Dopo la Fiorentina c’è la Cattolica Virtus: “Ci sono molto legato. Un ambiente familiare che ti fa sentire a casa. Lì sono diventato uomo”. 4 anni e l’arrivo al Grassina: “All’inizio sarei dovuto partire dalla Juniores, poi hanno deciso di inserirmi in prima squadra”. Il confronto con il mondo dei grandi: “A 16 anni lo senti. Per un ragazzo così giovane penso sia l’esperienza migliore”. Un ricordo ancora nitido: “In allenamento sbagliai su una palla inattiva, come si arrabbiò un vecchio…”. Un ambiente che ti forma. Ti forma campo e nella testa: “Ti insegna tanto sotto l’aspetto caratteriale, lì devi vincere. E farlo così giovane mi è servito”. Con due immagini precise: “La prima partita era il derby, Grassina-Antella. Salvai un gol sulla linea”. Anche sé quella della svolta è stata un’altra: “Contro il Siena, da lì hanno iniziato a seguirmi diverse squadre”.

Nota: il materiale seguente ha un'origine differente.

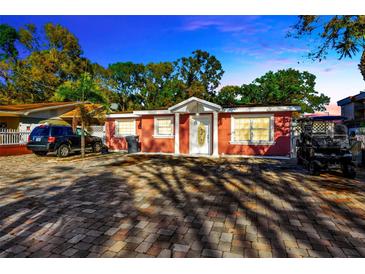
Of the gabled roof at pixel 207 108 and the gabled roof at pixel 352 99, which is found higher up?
the gabled roof at pixel 352 99

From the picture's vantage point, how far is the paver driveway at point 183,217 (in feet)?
10.3

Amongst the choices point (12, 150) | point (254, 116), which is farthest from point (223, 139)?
point (12, 150)

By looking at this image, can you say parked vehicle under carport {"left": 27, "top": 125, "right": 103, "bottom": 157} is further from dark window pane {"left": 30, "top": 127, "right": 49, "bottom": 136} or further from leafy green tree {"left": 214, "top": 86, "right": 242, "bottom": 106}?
leafy green tree {"left": 214, "top": 86, "right": 242, "bottom": 106}

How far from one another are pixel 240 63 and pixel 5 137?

“La prima squadra a cercarmi è stata il Torino. Poi sono arrivate Parma, Milan e Atalanta”. La scelta dei nerazzurri? “Mi fecero visitare Zingonia, a sensazione capii che questo era il posto giusto. Respiravi calcio. La scelta migliore per me e la mia crescita. E poi conoscevo la loro tradizione con i giovani”. L’importanza dell’ambiente, delle sensazioni. Stare bene per crescere e maturare. Come giocatore, come persona. Fare la scelta giusta, una volta ancora. E quale posto migliore della realtà nerazzurra per un giovane: “L’Atalanta mi ha fatto crescere come persona. Ho compreso il significato di essere un professionista e del lavoro quotidiano”. Il sacrificio come unica strada per costruire gli obiettivi. Questione di mentalità. E un concetto chiaro. Il “Noi” prima di ogni cosa: “Qui conta il gruppo, te lo insegnano da subito. E lo si vede anche quest’anno”.
Tommaso inizia con la Primavera. Due anni, alcune panchine, un posto conquistato e la Youth League: “Un’esperienza fantastica. Ricordo la sfida con lo United. Contro di me c’era Elanga. Poi è uscito, al suo posto è entrato Garnacho… (ride ndr)”. Poi l’avventura con l’U23, una prima volta per tutti. Anche se Tommaso il mondo dei grandi già l’aveva conosciuto: “Un passaggio utile. Quando esci dalla Primavera, avere l’U23 in casa è perfetto”. Un inizio difficile: “Non giocavo tanto, poi ho trovato spazio”. Una maglia conquistata con il tempo, un po’ come nella sua storia. Perché per i grandi obiettivi c’è bisogno di tempo. E Tommaso ha saputo attendere il suo momento. Comprendere il senso dell’attesa e coltivare la cultura del sacrificio. Un fil rouge. Anzi, ormai nerazzurro. “Una mentalità che ho anche grazie all’Atalanta. Bisogna sempre andare al massimo”. Dalle panchine al gol con il Lumezzane. Gli occhi si illuminano, la voce assume una tonalità di tenerezza: “Bellissimo”. E i risultati di questo percorso, suo e dell’universo nerazzurro, si sono visti già in pochi mesi.
Tommaso è così, genuino e spontaneo. Come un sorriso per il ricordo di quando da piccolo mano nella mano con la nonna andò al primo, anzi, secondo allenamento. O come il gioco di Ronaldinho. È l’esaltazione della semplicità. Spensierata e matura. La stessa con cui ha giocato la sua prima e magica notte europea. “Mamma, io voglio fare il calciatore”. Lo ripeteva sempre: “Ci ho creduto”. Il sogno della Serie A e di tante altre serate speciali, l’esultanza nel caso è già pronta. Intanto, Tommaso si gode il viaggio. Con il sorriso, sempre.